Como tal, não relevam as dúvidas suscitadas pelo recorrente no recurso, com base na leitura pessoal que faz das provas, é antes necessário que demonstre a sua efectiva e concreta existência no texto da decisão recorrida, não sendo função do tribunal superior dar resposta a todas as dúvidas e hipóteses que os recorrentes coloquem, mas sim verificar se o percurso cognitivo seguido na sentença, que no caso expressa os motivos da decisão e não tem distorções lógicas ou violadoras das regras da experiência comum.

Improcede pois esta questão

Assim, e não se detectando algum erro notório na apreciação da prova ou qualquer outro dos vícios previstos no art 410º nº2 do CPP, não tendo sido valoradas provas proibidas e não impondo as passagens indicadas pelo recorrente, outra decisão, inexiste motivo para censurar a convicção exposta pelo tribunal. 

Mantendo-se inalterada a matéria de facto, improcede também naturalmente o pedido de absolvição formulado no recurso.


*

*


III – DISPOSITIVO:

Pelo exposto, acordam os juízes desta Relação em negar provimento ao recurso interposto pelo arguido AA e confirmar a decisão recorrida.

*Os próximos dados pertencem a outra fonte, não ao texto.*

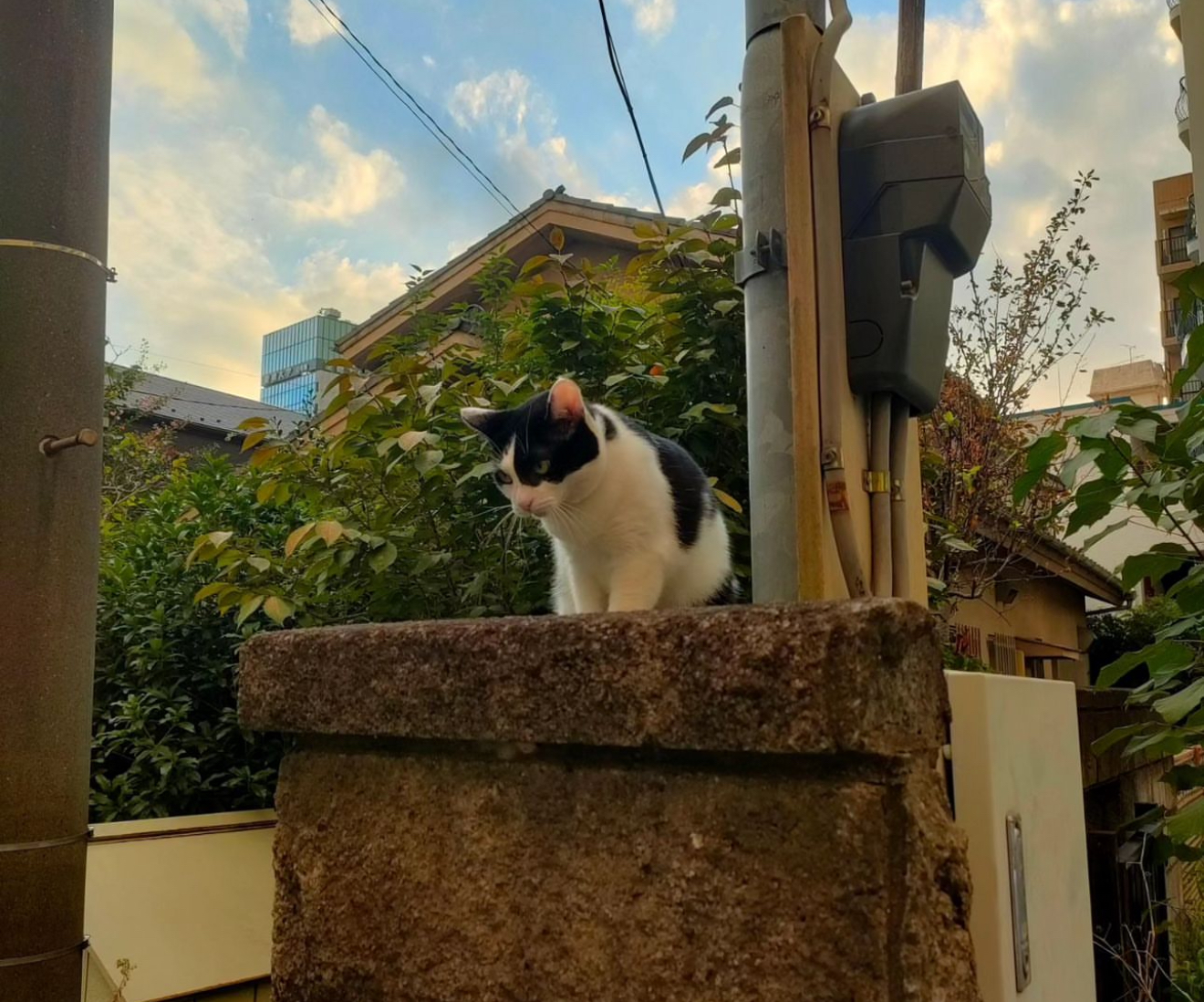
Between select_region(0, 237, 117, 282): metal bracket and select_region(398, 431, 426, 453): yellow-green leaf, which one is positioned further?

Custas pelo recorrente fixando-se a taxa de justiça em 3 UC


Elaborado e revisto pela relatora

Porto, 20/3/2024.
Lígia Figueiredo
Paula Natércia Rocha
Pedro Afonso Lucas

_________________
[1] Paulo Pinto de Albuquerque, Comentário Código de Processo Penal à luz da Constituição da Republica e da Convenção Europeia dos direitos do Homem, 3ª ed. Pág. 1122.
[2] Sobre este ponto vg os Acórdãos do STJ de 14-03-2007 no processo 07P21, 23-05-2007 no processo 07P1498 e de 03-07-2008 no processo 08P1312 todos in www. dgsi.pt.
[3] Ac, STJ 28/9/2011 proferido no proc. 22/09.6YGLSB.S2 (relator Conselheiro Santos Cabral.) Em sentido idêntico Ac Rel Évora 29/3/2016, (então Desembargador António Latas).
[4] Ac. Rel Porto 16/3/2022, proferido no proc. 9106/18.9T9PRT.P1, em que foi relator o desembargador Pedro Lucas.
[5] Germano Marques da Silva, Curso de Processo Penal,II, Verbo 2008 pág.211.